## To do
Leave out every line before the one that contains "class: Mammalia". Please restate that line and the rest of the data word for word, through the end.

[Stored records]
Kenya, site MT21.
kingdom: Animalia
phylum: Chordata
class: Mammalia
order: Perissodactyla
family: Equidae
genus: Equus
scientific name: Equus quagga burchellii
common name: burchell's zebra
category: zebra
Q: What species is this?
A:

## Written reply
class: Mammalia
order: Perissodactyla
family: Equidae
genus: Equus
scientific name: Equus quagga burchellii
common name: burchell's zebra
category: zebra
Q: What species is this?
A:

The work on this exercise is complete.